Timbers' star players provide triple threat
If soccer named three stars like hockey does, Portland Timbers midfielder Diego Valeri would have been only the third star in Saturday's 4-0 home win over the Los Angeles Galaxy, despite his fantastic goal, his emotional celebration and despite becoming only the 13th player in MLS history to reach 150 combined regular-season goals and assists.
That's because Cristhian Paredes played the best match of his young life and Steve Clark continued to rule in goal.
Paredes' goals were nice, but for me, it was his comfort on the ball and smart movement without it that stood out. Plus his staying relevant after picking up an early yellow card.
"You try to be smart about it because you know once you have a yellow card, then you have to calm down and play more responsibly, so you have to measure yourself," Peredes said through interpreter Mauricio Villarreal.
Paredes, 21, from Paraguay, came to Portland early in 2018 on loan from Mexico's Club America. After struggling for playing time last season, he has been a regular midfield starter alongside veteran Diego Chara. The loan expires at the end of this year, but the Timbers are expected to acquire his rights and keep Paredes in Portland.
Paredes said the two-goal night will help his confidence. His coach said the performance of Paredes and rookie Renzo Zambrano in midfield was needed with Chara suspended
"Once (Paredes) started finding the gaps, moving the ball well, he had the confidence to be able to go a little bit more into the attack," Timbers coach Giovanni Savarese said, calling Paredes' first goal a critical play. "You need players to step up; I thought he did. The third goal was an excellent goal."
Clark called Paredes fantastic.
"Getting offensive production from your (holding midfield position) is a big deal for us. He's grown into that role," the goalkeeper said. "He's a great guy, too.
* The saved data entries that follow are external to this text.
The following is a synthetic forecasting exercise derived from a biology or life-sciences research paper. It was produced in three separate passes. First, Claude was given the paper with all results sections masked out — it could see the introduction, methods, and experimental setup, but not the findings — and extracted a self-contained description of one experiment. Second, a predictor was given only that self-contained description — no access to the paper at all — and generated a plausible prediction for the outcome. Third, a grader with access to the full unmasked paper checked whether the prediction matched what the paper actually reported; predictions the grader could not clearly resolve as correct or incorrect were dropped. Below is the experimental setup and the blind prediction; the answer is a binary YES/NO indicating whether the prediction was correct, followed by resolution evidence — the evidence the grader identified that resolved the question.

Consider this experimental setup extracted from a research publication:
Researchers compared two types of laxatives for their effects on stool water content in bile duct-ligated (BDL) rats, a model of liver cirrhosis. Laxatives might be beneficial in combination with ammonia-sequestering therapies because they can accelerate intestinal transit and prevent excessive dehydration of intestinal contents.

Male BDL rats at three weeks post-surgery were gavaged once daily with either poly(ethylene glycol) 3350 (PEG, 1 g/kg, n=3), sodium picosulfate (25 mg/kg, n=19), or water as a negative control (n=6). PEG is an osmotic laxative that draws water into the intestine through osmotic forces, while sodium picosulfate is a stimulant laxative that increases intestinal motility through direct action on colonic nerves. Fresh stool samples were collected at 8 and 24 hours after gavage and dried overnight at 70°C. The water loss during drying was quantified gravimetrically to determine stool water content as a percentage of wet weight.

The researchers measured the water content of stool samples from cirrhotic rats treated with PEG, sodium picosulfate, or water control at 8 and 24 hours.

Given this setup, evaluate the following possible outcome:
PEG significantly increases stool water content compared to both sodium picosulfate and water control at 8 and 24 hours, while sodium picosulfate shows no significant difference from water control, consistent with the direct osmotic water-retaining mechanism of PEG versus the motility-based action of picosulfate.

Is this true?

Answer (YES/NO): NO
He's a great teammate."
Clark made six saves, three of them big-time reaction stops, including going post to post to rob Uriel Antuna with the score still 2-0 in the 75th minute. After that stunning stop, Clark raised both hands to the sky and basked in the sound of the fans chanting his name.
"That was a big moment," Clark said. "Also when (Valeri) scored the second goal, I was running around celebrating. We're having a lot of fun. I think sometimes with all the pressure, things get lost. This is fun. I don't get to do this forever, and I'm enjoying every second of it."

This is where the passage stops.